Dear editor,
A half-year strike. Tough markets. High stumpage rates. Suffocating government policies. First Nations constraints. Environmentalists. Contractors, loggers and mills out of work. Fingers are pointing and ankles are being bit, but what is the underlying issue?
I can tell you. Crown land.
The demise began in the ’90s, when governments began to unintentionally withdraw support. Other things became more important. Special interests. Forest protection. Control through rules. Raising taxes. The urban vote. The forest worker was slowly and methodically abandoned by the landowner, the B.C. government.
Some generations-old B.C.-owned companies are fleeing to the southeast U.S. and elsewhere to invest to remain solvent, because they are welcomed with open arms by foreign governments. No surprise, the forests there grow on private land. Shame on B.C.!
We are drowning in a sea of trees extending from border to border. It’s there but we can’t get at it. And it’s our own doing. The government has forsaken the most environmentally friendly major industry on the planet. A renewable resource. We must be out of our collective minds! We would rather save the trees and build with concrete, steel and plastic. Go figure.
I place the blame squarely on the government, which is by extension the people of B.C.
So what’s the solution? Short of an “awakening” (putting what’s right before votes) it is privatizing Crown land. That isn’t going [to] happen. No government I know of has the moxie to even talk about it.

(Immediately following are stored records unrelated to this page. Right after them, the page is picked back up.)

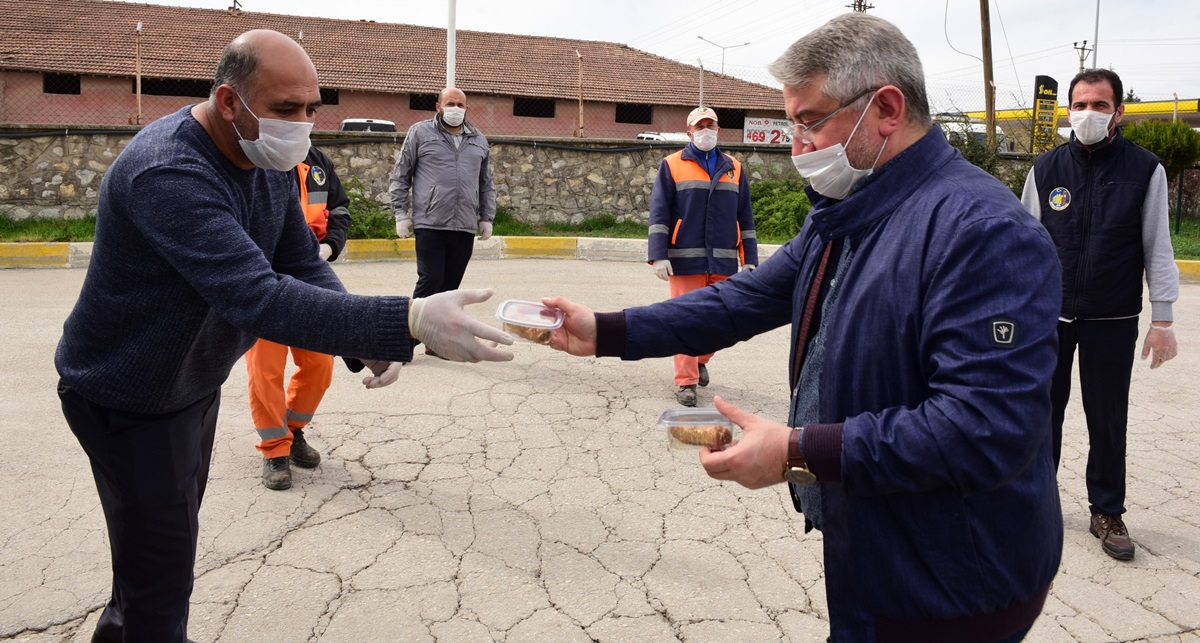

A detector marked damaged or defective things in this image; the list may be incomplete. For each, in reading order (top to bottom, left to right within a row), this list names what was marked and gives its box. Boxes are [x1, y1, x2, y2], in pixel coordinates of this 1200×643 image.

cracked asphalt [0, 258, 1192, 643]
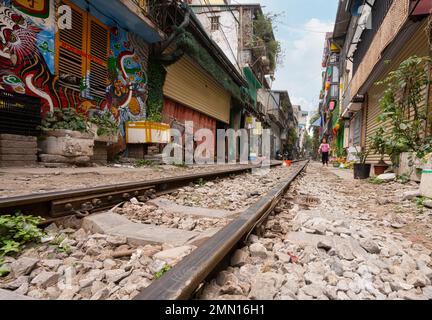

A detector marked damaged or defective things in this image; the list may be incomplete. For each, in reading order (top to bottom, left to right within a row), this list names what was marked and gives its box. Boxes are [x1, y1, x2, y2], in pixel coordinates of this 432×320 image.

rusty rail surface [0, 162, 282, 218]
rusty rail surface [133, 161, 308, 302]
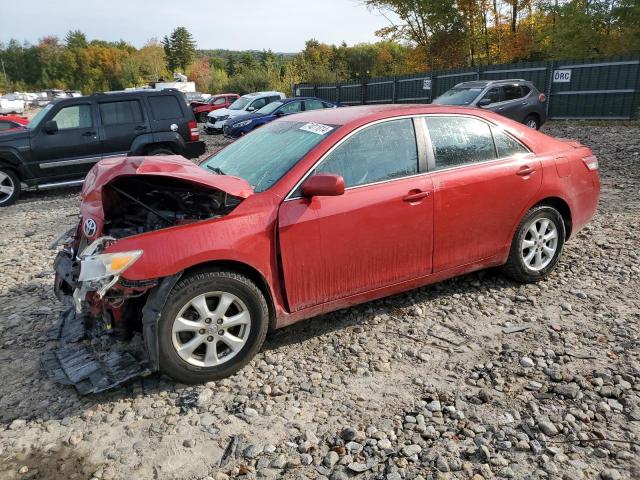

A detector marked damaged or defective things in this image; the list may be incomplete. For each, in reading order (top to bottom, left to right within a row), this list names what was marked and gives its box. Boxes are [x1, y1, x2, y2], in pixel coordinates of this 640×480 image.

crumpled hood [78, 157, 252, 237]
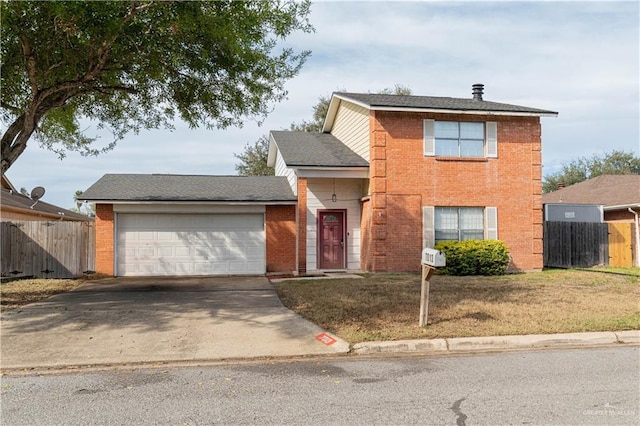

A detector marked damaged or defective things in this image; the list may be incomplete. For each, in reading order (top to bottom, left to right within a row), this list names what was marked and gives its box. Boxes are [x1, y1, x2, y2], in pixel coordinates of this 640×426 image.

crack in asphalt [452, 396, 468, 426]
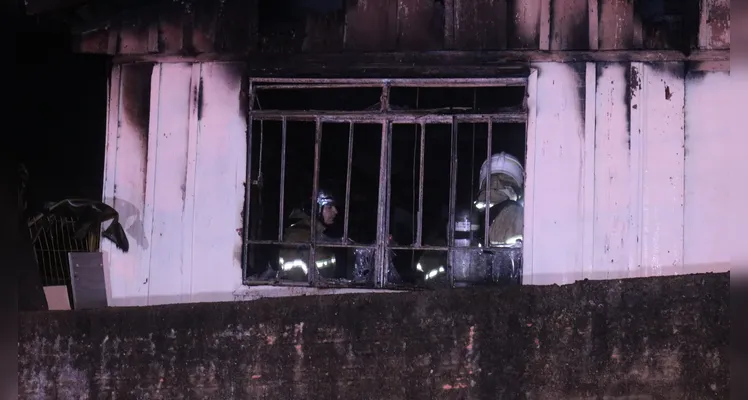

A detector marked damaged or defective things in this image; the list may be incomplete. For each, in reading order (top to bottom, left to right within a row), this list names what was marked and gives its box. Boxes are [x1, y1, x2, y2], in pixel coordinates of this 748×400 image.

charred wall [67, 0, 728, 56]
charred wall [19, 274, 732, 398]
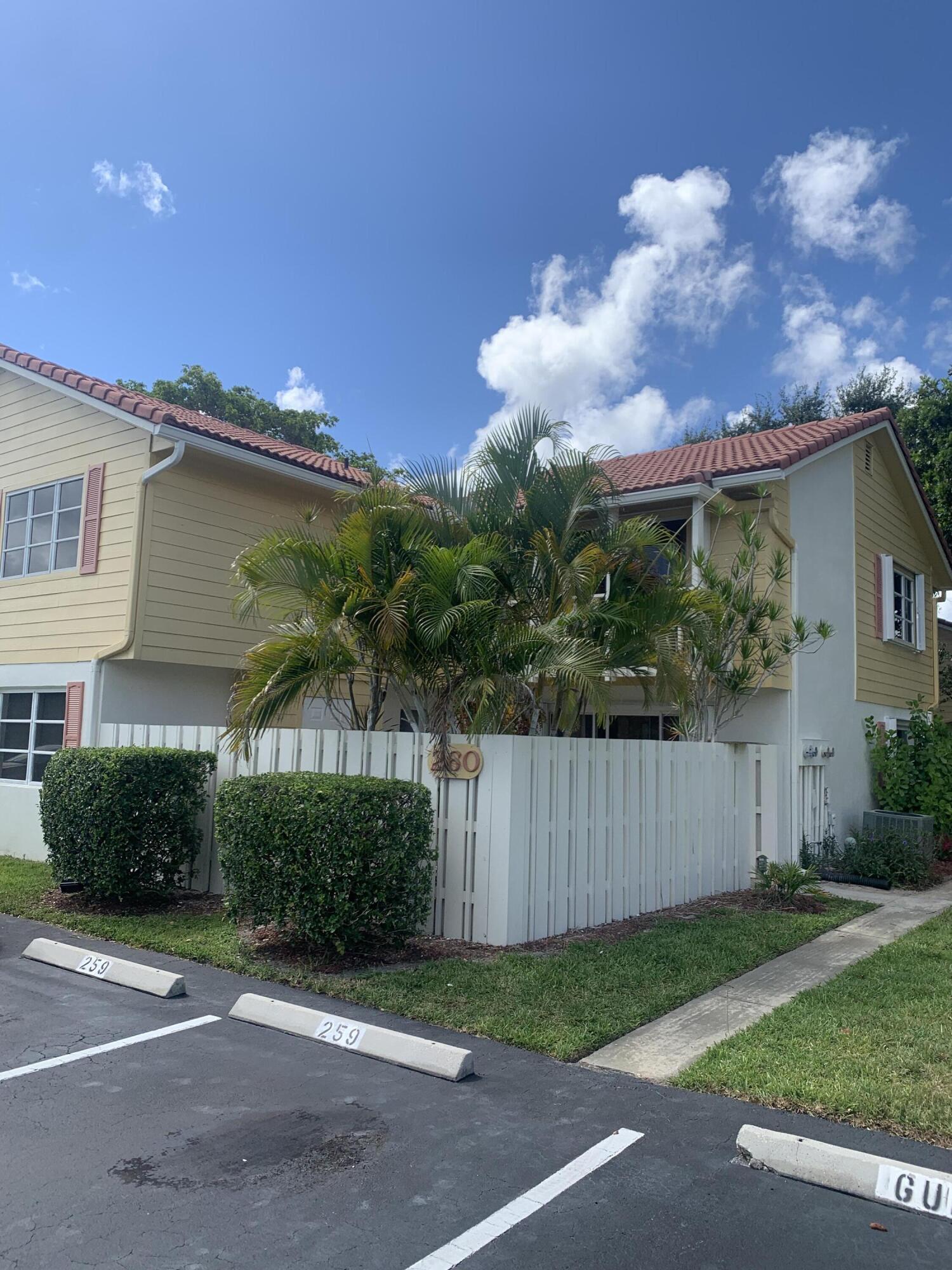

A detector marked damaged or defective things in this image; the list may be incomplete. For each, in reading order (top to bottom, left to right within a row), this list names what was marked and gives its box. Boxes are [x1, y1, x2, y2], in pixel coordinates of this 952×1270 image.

patched asphalt [1, 914, 952, 1270]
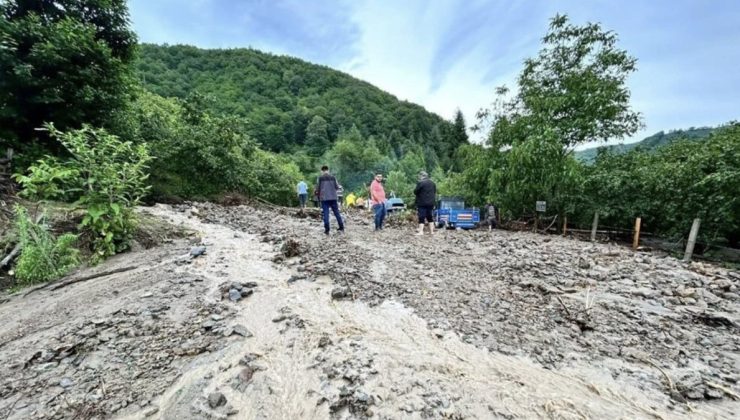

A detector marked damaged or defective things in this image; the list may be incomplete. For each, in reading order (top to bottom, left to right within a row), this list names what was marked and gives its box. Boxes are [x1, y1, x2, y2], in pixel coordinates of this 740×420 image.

damaged road [0, 202, 736, 418]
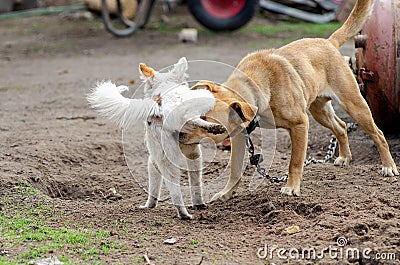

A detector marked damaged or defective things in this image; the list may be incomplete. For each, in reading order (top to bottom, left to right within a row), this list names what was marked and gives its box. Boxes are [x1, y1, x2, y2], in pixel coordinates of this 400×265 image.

rusty red barrel [354, 0, 398, 132]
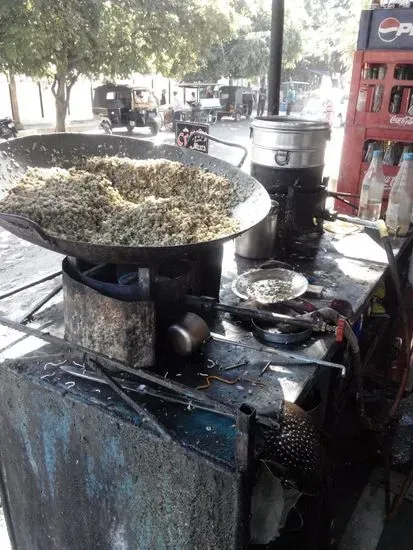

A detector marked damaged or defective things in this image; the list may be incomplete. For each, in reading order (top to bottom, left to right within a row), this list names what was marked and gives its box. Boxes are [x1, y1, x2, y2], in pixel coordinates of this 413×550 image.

rusty metal surface [62, 270, 154, 368]
rusty metal surface [0, 358, 245, 550]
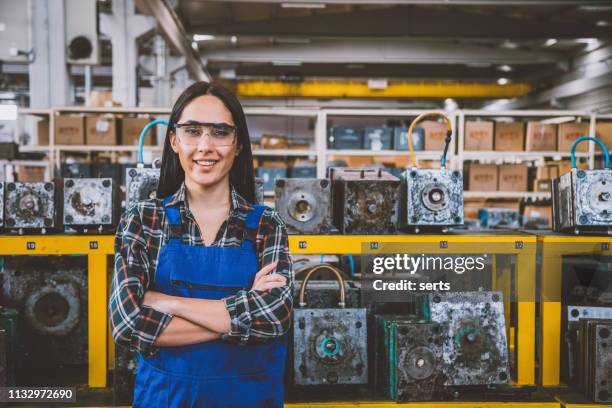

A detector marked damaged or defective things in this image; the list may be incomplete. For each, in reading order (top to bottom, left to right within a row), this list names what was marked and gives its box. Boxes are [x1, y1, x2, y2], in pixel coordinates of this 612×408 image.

rusty metal die [4, 181, 57, 230]
rusty metal die [63, 178, 117, 228]
rusty metal die [123, 167, 158, 209]
rusty metal die [278, 178, 334, 234]
rusty metal die [328, 167, 400, 234]
rusty metal die [400, 166, 462, 230]
rusty metal die [552, 168, 608, 233]
rusty metal die [292, 264, 368, 386]
rusty metal die [428, 292, 510, 384]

The 77th annual highly respected Truck Loggers Convention was just held in Vancouver. There were all kinds of great speeches from politicians and industry leaders. But once again there were no solutions.
I hang my head in despair as to what has happened to our industry in 30 years. 20/20 hindsight should anger us into action. We need strong leaders in government and industry to salvage our golden industry. We need a locked-down working forest and deregulation in exchange for investment! Can we see forward with 20/20 vision?